> [What is asked] Count the lines in the entries below that contain the string "point". Reply with the number alone.
Input records start
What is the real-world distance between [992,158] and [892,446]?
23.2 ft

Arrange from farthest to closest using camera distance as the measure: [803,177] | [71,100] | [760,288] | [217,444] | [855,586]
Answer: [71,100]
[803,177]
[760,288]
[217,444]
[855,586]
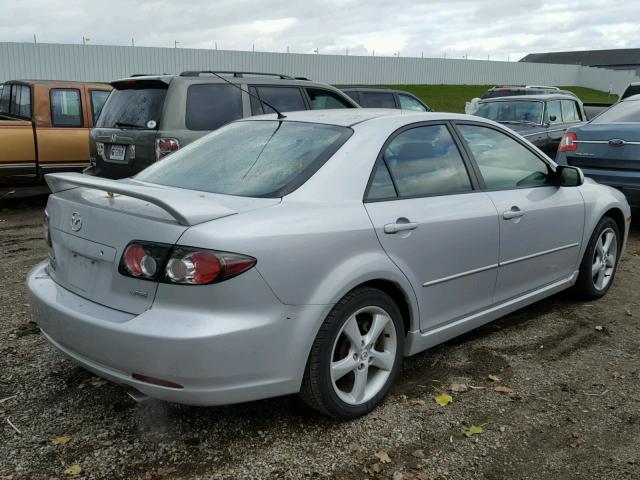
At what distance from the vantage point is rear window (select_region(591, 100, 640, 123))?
306 inches

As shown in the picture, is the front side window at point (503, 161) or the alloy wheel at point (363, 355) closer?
the alloy wheel at point (363, 355)

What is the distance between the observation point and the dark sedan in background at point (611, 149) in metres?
7.16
Input records end
> [Finished exercise] 4